Revealing a Piece of Los Angeles History: Chasan Villa

Left: two photos of Chasan Villa, right: Avengers Complex.
Notice the architectural similarities between the two, including the shared stucco, roof, rounded and square arches.

Los Angeles has been a center of media and entertainment for nearly a century, and there are interesting aspects to the city’s real estate history that readers love. If you ever got down Palos Verdes Drive from Torrance to San Pedro, chances are you’ve seen stunning views of Bluff Cove and Surfview Park. Today, these 180-degree views are not hindered by properties; however, if you have passed this section Palos Verdes Drive 40 years ago you should have seen Villa Chasan.

Built by famous couple Fred and Roslyn Chasan between 1979 and 1981. Villa Chasan was a one-of-a-kind Mediterranean-style villa built on the edge of a cliff – the newest and largest house built in the area. A light shade of cream-coloured stucco covered the exterior, with a combination of round and square arches over windows, doors, and terraces supported by square-topped columns. The roof and chimneys were covered with red terracotta tiles, and the front terrace looked out onto a manicured lawn. The property had a swimming pool, a wet bar, and guest houses that matched the style of the main residence. In addition, which was rare for a residential building, the villa had an elevator that went up from the basement to the roof.

By 1982 Villa Chasan was featured in full-page photographs in newspapers showing off its magnificent architecture and finishes, but the story of the dream villa takes an unexpected turn just a year later when it is demolished. The facility was built in 901 Paseo del Mar And 901 Palos Verdes Drive WestHow Paseo del Mar intertwined with Palos Verdes Drive and ends at the entrance to the once existing Chasan Villa. Although renowned geologists concluded before the building was built that the rock structure could support construction, the jury later found that the city failed to repair storm sewer pipes and water pipes that had not been repaired for decades, causing a landslide and destruction of the house. Villa Chasan and several surrounding properties.

At first, small cracks appeared throughout the property, which began to grow. Within months, some of the cracks widened to over a foot in size, sinkholes appeared, and pipes burst, forcing the Chasan family to leave the house in 1983, and the property was declared invalid by the city.

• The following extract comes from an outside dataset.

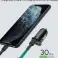 Chargeur de voiture AUKEY USB C, CHARGEUR DE VOITURE RAPIDE À 2 ports avec alimentation de 18W - xpedition Duo 21W Chargeur de voiture à double port photo 3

As part of the settlement, the city bought the property from the Chasan family and hired a construction crew to dismantle the remaining portions of the property over the next year. The street continued to cause problems for the city throughout the 1990s and 2010s, with further landslides occurring that damaged other homes in the area.

Today, although the only physical remains of the villa are a few pieces of concrete foundations near Bluff Cove Lookout, Villa Chasan lives in Marvel Comics. In 1984, when the city was being dismantled Villa ChasanMarvel introduced The Avengers Compound in The Avengers #246. This oceanfront home, home to Tony Stark (Iron Man), Vision, Hawkeye, and other characters, has a lot in common with its real-life counterpart. Marvel used a fictitious address 1800 Palos Verdes Drive for their connection showing this as an area where Palos Verdes Drive curves west to unobstructed oceanfront property behind M-shaped rocks. While there are four addresses in Los Angeles that match 1800 Palos Verdes Drivenone of the oceanfront addresses match the outline of the cliffs or road depicted: North located more than four miles from the Pacific Ocean, East represents an intersection between two parts of the road and is almost half a mile from the Pacific Ocean, West is more than half a mile from the Pacific Ocean, and although South is closest to the ocean and curves to the west, it is not on the ocean as it is on the east side of the road, several streets away from the ocean, and the nearest cliffs are not marked with an “m”.

Left: Satellite view of Chasan Villa address, Right: Marvel’s illustration of a map of the Avengers complex.

Length Palos Verdes Drive closest to where Villa Chasan stood at that time; however meets the criteria: slight westward curve of the ocean coast Palos Verdes Drive slightly oblique from the center of the outlined cliffs, with Flat Rock, Bluff Cove, and Surfview Park forming three “m”-shaped arches. In addition to their location, Villa Chasan And Avengers Complex also share many visual attributes: the shade of the stucco, the style and color of the roofs and chimneys, the combination of round and square arches surrounding the building from the outside and the rectangular support columns, the style of the lawn, the swimming pool and the elevator system, to name a few.

The last irony shared Chasan Villa and the Marvel Universe is how drain pipes play a role in both storylines: in a later evolution Avengers storyline, their complex is partially razed to the ground when a sewer drain pipe collapses. Sounds familiar?